• [Selected excerpt]
--- Begin ---

I'm sorry, i forgot to stay on track..

Back to topic:

I honestly think 9800 GTX is faster, and that's just one random website.. Look up some more sites and check again..


----------



## Ethan3.14159 (Apr 1, 2010)

Ryeong said:


> Who use 9800 GTX or 5670 anymore? those cards are outdated..


People who don't care about games or benchmarks. As in most people.


----------



## StrangleHold (Apr 1, 2010)

Yeap, The 4850/4870/4890/GTS 250/GTX 260 and GTX 275 are all over a year old. Pretty much old outdated junk cards. Dont know why anybody would use them. Much less buy two of them to SLI or C/F. People just dont get they are junk


----------



## Ryeong (Apr 1, 2010)

StrangleHold said:


> Yeap, The 4850/4870/4890/GTS 250/GTX 260 and GTX 275 are all over a year old. Pretty much old outdated junk cards. Dont know why anybody would use them. Much less buy two of them to SLI or C/F. People just dont get they are junk



Sapphire 4870 is outdated  Ah lol.. Well, you got me good there mate  .. Yea, gtx 275 is over a year old. but in sli you can max out any game without any prob.. (with the exeption of Metro 2033 lol) .. 

I preordered 480 

I think when it comes to GPU's there is a difference of whats outdated and not. 9xxx is outdated because it's one generation behind 2xx and when 4xx comes the 2xx will be outdated. Same goes for ATI.. 4xxx is outdated compared to 5xxx.. But the problem is that if you crossfire 4870 or sli 275 you can still max out any game on the market with the expetion of metro 2033.


----------



## Shane (Apr 1, 2010)

Ryeong said:


> Who use 9800 GTX or 5670 anymore? those cards are outdated..



People who cant afford anything better,Unfurtunatly not everyone can afford to upgrade to the latest and greatest. 

and suprisingly the 9800GT/GTX,Especialy the 1gb versions can still handle games pretty well...thats if the rest of the systems up to it.


----------



## Ryeong (Apr 1, 2010)

Nevakonaza said:


> People who cant afford anything better,Unfurtunatly not everyone can afford to upgrade to the latest and greatest.

--- End ---

• [Material supplied]
--- Begin ---

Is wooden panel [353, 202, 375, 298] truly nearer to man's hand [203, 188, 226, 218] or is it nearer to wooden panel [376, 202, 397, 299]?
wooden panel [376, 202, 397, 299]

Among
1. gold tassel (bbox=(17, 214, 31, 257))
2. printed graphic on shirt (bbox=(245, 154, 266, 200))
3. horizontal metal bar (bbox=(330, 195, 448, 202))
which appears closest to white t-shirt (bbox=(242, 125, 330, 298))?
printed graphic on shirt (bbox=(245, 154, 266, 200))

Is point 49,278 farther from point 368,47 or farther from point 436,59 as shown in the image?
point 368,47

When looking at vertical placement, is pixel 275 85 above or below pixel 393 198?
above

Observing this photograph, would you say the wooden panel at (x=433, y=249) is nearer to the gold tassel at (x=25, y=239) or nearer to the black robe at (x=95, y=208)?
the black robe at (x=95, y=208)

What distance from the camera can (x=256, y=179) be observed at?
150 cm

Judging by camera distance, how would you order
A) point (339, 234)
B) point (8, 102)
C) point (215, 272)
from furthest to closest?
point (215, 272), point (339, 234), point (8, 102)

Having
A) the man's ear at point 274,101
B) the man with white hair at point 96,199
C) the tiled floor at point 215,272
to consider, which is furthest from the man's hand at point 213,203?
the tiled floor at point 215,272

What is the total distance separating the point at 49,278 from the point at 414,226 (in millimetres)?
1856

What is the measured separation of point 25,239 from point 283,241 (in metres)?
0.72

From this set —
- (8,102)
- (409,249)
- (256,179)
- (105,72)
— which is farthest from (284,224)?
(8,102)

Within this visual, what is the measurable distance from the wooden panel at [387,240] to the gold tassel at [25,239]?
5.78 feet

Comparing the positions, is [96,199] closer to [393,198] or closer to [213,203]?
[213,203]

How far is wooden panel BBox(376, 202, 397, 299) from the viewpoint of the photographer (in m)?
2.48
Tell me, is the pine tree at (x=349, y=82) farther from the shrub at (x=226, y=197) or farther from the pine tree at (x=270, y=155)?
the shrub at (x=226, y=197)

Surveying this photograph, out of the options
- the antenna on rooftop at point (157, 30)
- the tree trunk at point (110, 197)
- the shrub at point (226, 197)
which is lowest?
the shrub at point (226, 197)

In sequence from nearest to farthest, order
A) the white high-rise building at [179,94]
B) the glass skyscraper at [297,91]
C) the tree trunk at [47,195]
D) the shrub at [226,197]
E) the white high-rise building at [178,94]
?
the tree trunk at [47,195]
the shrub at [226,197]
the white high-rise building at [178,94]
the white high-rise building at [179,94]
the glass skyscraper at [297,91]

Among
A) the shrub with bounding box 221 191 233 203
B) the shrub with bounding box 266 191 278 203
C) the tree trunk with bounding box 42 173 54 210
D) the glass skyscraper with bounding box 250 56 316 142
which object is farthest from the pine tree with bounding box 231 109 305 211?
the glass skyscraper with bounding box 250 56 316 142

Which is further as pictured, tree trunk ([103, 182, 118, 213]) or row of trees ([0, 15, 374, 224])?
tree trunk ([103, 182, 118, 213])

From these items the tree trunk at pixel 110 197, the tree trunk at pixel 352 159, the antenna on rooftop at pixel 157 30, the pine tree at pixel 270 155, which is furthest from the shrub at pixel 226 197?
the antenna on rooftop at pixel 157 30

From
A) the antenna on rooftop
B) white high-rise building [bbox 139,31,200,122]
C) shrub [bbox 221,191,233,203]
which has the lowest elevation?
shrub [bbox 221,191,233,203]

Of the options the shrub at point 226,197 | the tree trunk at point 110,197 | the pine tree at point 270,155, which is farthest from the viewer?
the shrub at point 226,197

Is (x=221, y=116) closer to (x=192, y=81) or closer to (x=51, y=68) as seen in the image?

--- End ---

• [Direction] Write the next part of the forum thread about graphics cards, starting right after its last sentence.

• [Exercise output]
> 
> and suprisingly the 9800GT/GTX,Especialy the 1gb versions can still handle games pretty well...thats if the rest of the systems up to it.



Yea, you're right.


----------



## joh06937 (Apr 1, 2010)

Ryeong said:


> Sapphire 4870 is outdated  Ah lol.. Well, you got me good there mate  .. Yea, gtx 275 is over a year old. but in sli you can max out any game without any prob.. (with the exeption of Metro 2033 lol) ..
> 
> I preordered 480
> 
> I think when it comes to GPU's there is a difference of whats outdated and not. 9xxx is outdated because it's one generation behind 2xx and when 4xx comes the 2xx will be outdated. Same goes for ATI.. 4xxx is outdated compared to 5xxx.. But the problem is that if you crossfire 4870 or sli 275 you can still max out any game on the market with the expetion of metro 2033.



i would totally disagree there. the hd 5770 is considered the mid-to-low-range card but is not "outdated" since it can play the newest games on medium to high settings and still get great fps. but the hd 4890 blows it away, so how can it be outdated? an x1600 xt might be outdated, but the hd 4xxx series cards aren't outdated just yet.


----------



## linkin (Apr 2, 2010)

The 5770 is awesome for 1280x1024. remember, some of us still have 17" screens 

Infact my dualcore bottlenecks the 5770 and that resolution... i need to buy a quad.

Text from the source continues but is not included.